» Exercise task
Omit the pictures and return every entry exactly as written.
Begin Record list
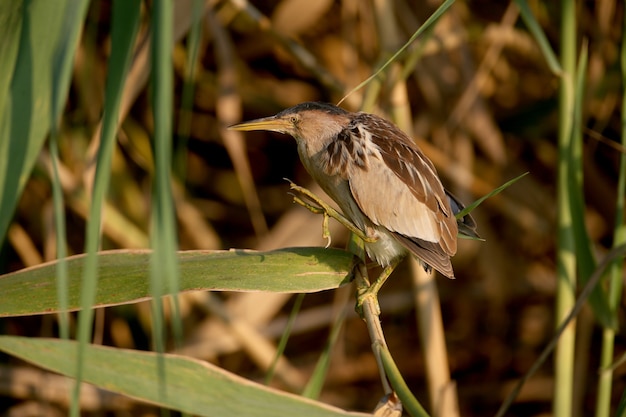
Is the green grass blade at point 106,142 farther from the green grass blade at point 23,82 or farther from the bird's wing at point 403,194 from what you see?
the bird's wing at point 403,194

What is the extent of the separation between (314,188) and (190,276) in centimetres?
118

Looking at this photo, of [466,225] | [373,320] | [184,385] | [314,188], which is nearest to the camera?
[184,385]

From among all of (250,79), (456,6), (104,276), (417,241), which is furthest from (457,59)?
(104,276)

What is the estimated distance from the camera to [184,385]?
84 centimetres

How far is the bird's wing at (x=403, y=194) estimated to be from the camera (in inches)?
51.3

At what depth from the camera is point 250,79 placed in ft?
8.26

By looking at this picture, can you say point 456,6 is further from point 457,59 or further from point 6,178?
point 6,178

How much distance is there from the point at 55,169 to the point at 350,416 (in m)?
0.36

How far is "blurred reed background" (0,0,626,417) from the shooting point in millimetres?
2139

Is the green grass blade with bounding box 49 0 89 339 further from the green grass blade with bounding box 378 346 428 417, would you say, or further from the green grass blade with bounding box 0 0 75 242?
the green grass blade with bounding box 378 346 428 417

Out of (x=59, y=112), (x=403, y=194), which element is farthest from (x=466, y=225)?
(x=59, y=112)

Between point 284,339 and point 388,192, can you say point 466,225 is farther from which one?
point 284,339

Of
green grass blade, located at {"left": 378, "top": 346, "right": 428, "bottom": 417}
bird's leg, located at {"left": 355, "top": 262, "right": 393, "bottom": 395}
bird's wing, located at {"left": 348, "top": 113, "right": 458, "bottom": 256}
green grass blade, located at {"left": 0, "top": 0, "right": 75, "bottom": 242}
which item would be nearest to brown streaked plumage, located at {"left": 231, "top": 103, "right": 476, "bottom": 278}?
bird's wing, located at {"left": 348, "top": 113, "right": 458, "bottom": 256}

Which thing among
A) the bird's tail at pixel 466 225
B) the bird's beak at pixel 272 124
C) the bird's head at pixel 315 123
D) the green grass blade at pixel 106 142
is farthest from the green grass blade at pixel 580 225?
the green grass blade at pixel 106 142
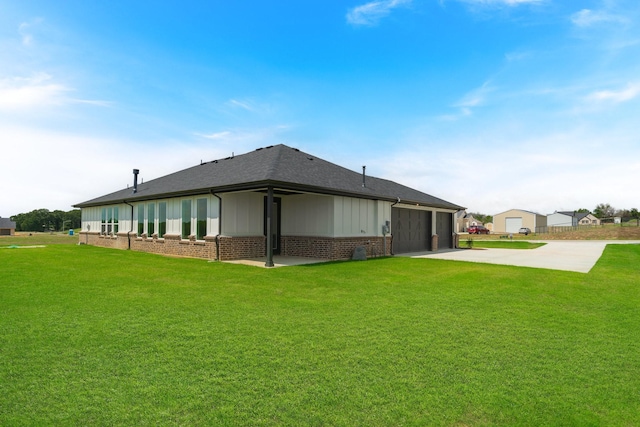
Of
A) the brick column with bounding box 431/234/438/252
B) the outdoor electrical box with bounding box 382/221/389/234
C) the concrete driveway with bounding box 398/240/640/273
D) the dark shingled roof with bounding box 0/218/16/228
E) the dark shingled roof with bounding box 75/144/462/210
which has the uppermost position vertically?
the dark shingled roof with bounding box 75/144/462/210

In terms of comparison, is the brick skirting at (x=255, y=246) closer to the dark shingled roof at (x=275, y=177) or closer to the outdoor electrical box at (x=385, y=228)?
the outdoor electrical box at (x=385, y=228)

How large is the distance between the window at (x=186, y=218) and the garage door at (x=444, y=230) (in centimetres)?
1611

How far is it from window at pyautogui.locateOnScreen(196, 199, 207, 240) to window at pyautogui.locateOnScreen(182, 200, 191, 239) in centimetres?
82

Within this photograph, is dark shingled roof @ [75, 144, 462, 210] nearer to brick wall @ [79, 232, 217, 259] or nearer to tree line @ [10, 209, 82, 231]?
brick wall @ [79, 232, 217, 259]

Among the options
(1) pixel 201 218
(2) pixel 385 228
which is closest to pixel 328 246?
(2) pixel 385 228

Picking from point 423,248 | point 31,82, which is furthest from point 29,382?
point 423,248

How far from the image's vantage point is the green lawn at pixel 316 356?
9.66 feet

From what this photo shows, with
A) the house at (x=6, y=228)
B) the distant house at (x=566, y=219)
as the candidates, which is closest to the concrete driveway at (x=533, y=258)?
the distant house at (x=566, y=219)

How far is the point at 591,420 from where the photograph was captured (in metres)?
2.87

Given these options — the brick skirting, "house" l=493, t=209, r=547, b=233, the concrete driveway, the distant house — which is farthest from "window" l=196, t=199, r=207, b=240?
the distant house

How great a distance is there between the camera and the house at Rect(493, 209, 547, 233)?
72.1 m

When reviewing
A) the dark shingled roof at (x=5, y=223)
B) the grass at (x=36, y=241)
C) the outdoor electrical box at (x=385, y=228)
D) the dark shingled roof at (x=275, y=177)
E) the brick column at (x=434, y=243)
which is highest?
the dark shingled roof at (x=275, y=177)

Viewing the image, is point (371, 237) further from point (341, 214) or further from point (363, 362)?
point (363, 362)

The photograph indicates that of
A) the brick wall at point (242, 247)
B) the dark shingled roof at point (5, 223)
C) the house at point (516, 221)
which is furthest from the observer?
the dark shingled roof at point (5, 223)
End Record list
» Response to the exercise
Is the green grass blade at point 106,142 farther from the green grass blade at point 23,82 or farther from the bird's wing at point 403,194 from what you see?
the bird's wing at point 403,194

What is the extent of the separation between (314,188) and (190,276) in centimetres?
118

Looking at this photo, of [466,225] | [373,320] | [184,385] | [314,188], which is nearest to the camera?
[184,385]

From among all of (250,79), (456,6), (104,276), (417,241), which is furthest from (457,59)?
(104,276)

What is the estimated distance from the camera to [184,385]?
84 centimetres

How far is the bird's wing at (x=403, y=194) estimated to be from the camera (in inches)?
51.3

At what depth from the camera is point 250,79 placed in ft?
8.26

By looking at this picture, can you say point 456,6 is further from point 457,59 or further from point 6,178?
point 6,178

How much distance is there from the point at 55,169 to the point at 350,416 (in m)?
0.36

How far is "blurred reed background" (0,0,626,417) from the shooting point in millimetres?
2139

Is the green grass blade with bounding box 49 0 89 339 further from the green grass blade with bounding box 378 346 428 417, would you say, or further from the green grass blade with bounding box 0 0 75 242?
the green grass blade with bounding box 378 346 428 417

Out of (x=59, y=112), (x=403, y=194), which element is farthest from (x=466, y=225)?
(x=59, y=112)

Between point 284,339 and point 388,192, can you say point 466,225 is farther from which one?
point 284,339

Of
green grass blade, located at {"left": 378, "top": 346, "right": 428, "bottom": 417}
bird's leg, located at {"left": 355, "top": 262, "right": 393, "bottom": 395}
bird's wing, located at {"left": 348, "top": 113, "right": 458, "bottom": 256}
green grass blade, located at {"left": 0, "top": 0, "right": 75, "bottom": 242}
which item would be nearest to brown streaked plumage, located at {"left": 231, "top": 103, "right": 476, "bottom": 278}?
bird's wing, located at {"left": 348, "top": 113, "right": 458, "bottom": 256}

Which thing among
A) the bird's tail at pixel 466 225
B) the bird's beak at pixel 272 124
C) the bird's head at pixel 315 123
D) the green grass blade at pixel 106 142
is farthest from the green grass blade at pixel 580 225?
the green grass blade at pixel 106 142
Of
A) the brick column with bounding box 431/234/438/252
B) the outdoor electrical box with bounding box 382/221/389/234
C) the concrete driveway with bounding box 398/240/640/273
D) the dark shingled roof with bounding box 0/218/16/228
E) the dark shingled roof with bounding box 75/144/462/210
which has the uppermost position vertically?
the dark shingled roof with bounding box 75/144/462/210

In terms of comparison, is the brick skirting at (x=255, y=246) closer to the dark shingled roof at (x=275, y=177) or closer to the outdoor electrical box at (x=385, y=228)?
the outdoor electrical box at (x=385, y=228)

How large is the distance between the window at (x=186, y=218) and the garage door at (x=444, y=230) (in centimetres)?
1611

How far is it from window at pyautogui.locateOnScreen(196, 199, 207, 240) to window at pyautogui.locateOnScreen(182, 200, 191, 239) in centimetres?
82

Within this photograph, is dark shingled roof @ [75, 144, 462, 210] nearer to brick wall @ [79, 232, 217, 259] or nearer to tree line @ [10, 209, 82, 231]?
brick wall @ [79, 232, 217, 259]

Among the options
(1) pixel 201 218
(2) pixel 385 228
which is closest to pixel 328 246?
(2) pixel 385 228

Picking from point 423,248 | point 31,82, which is furthest from point 29,382?
point 423,248

How far from the image's vantage point is the green lawn at pixel 316 356?
9.66 feet

From what this photo shows, with
A) the house at (x=6, y=228)
B) the distant house at (x=566, y=219)
as the candidates, which is closest to the concrete driveway at (x=533, y=258)?
the distant house at (x=566, y=219)

How far is the point at 591,420 from where the photograph was captured (in metres)?
2.87

Given these options — the brick skirting, "house" l=493, t=209, r=547, b=233, the concrete driveway, the distant house — which is farthest from "window" l=196, t=199, r=207, b=240?
the distant house

How great a distance is there between the camera and the house at Rect(493, 209, 547, 233)?
72.1 m

When reviewing
A) the dark shingled roof at (x=5, y=223)
B) the grass at (x=36, y=241)
C) the outdoor electrical box at (x=385, y=228)
D) the dark shingled roof at (x=275, y=177)
E) the brick column at (x=434, y=243)
which is highest?
the dark shingled roof at (x=275, y=177)

Viewing the image, is point (371, 237) further from point (341, 214) or further from point (363, 362)?
point (363, 362)

The photograph indicates that of
A) the brick wall at point (242, 247)
B) the dark shingled roof at point (5, 223)
C) the house at point (516, 221)
which is furthest from the observer?
the dark shingled roof at point (5, 223)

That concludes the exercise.